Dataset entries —

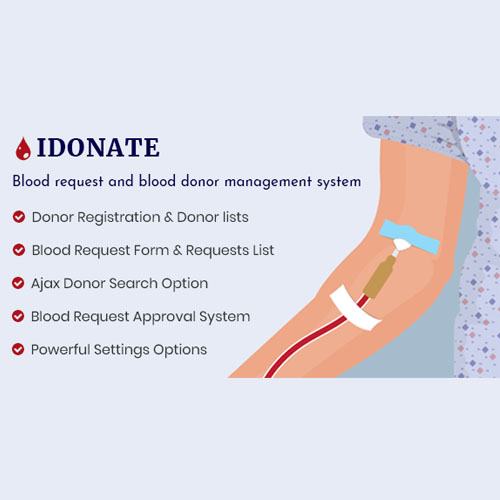 IDONATE

Blood request and blood donor management system

Donor Registration & Donor lists

Blood Request Form & Requests List

Ajax Donor Search Option

Blood Request Approval System

Powerful Settings Options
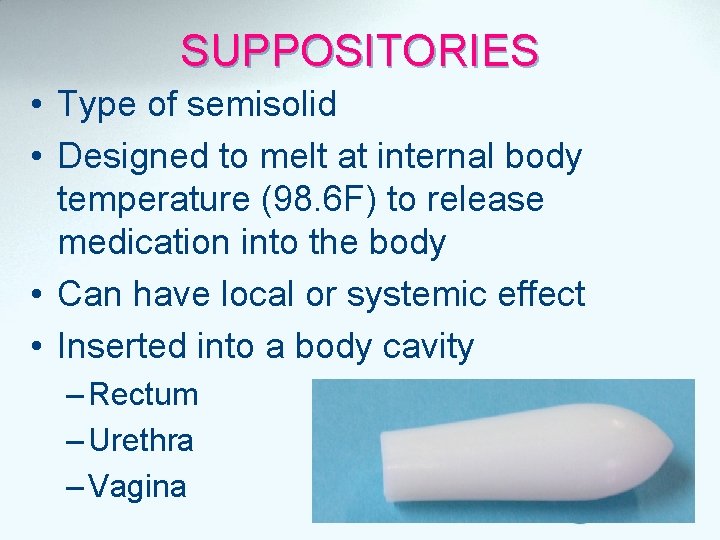 SUPPOSITORIES

• Type of semisolid
• Designed to melt at internal body temperature (98.6F) to release medication into the body
• Can have local or systemic effect
• Inserted into a body cavity
– Rectum
– Urethra
– Vagina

WHAT THIS TASK INVOLVES —
With the pictures removed, print the entries above exactly.

WRITTEN ANSWER —
 IDONATE

Blood request and blood donor management system

Donor Registration & Donor lists

Blood Request Form & Requests List

Ajax Donor Search Option

Blood Request Approval System

Powerful Settings Options
 SUPPOSITORIES

• Type of semisolid
• Designed to melt at internal body temperature (98.6F) to release medication into the body
• Can have local or systemic effect
• Inserted into a body cavity
– Rectum
– Urethra
– Vagina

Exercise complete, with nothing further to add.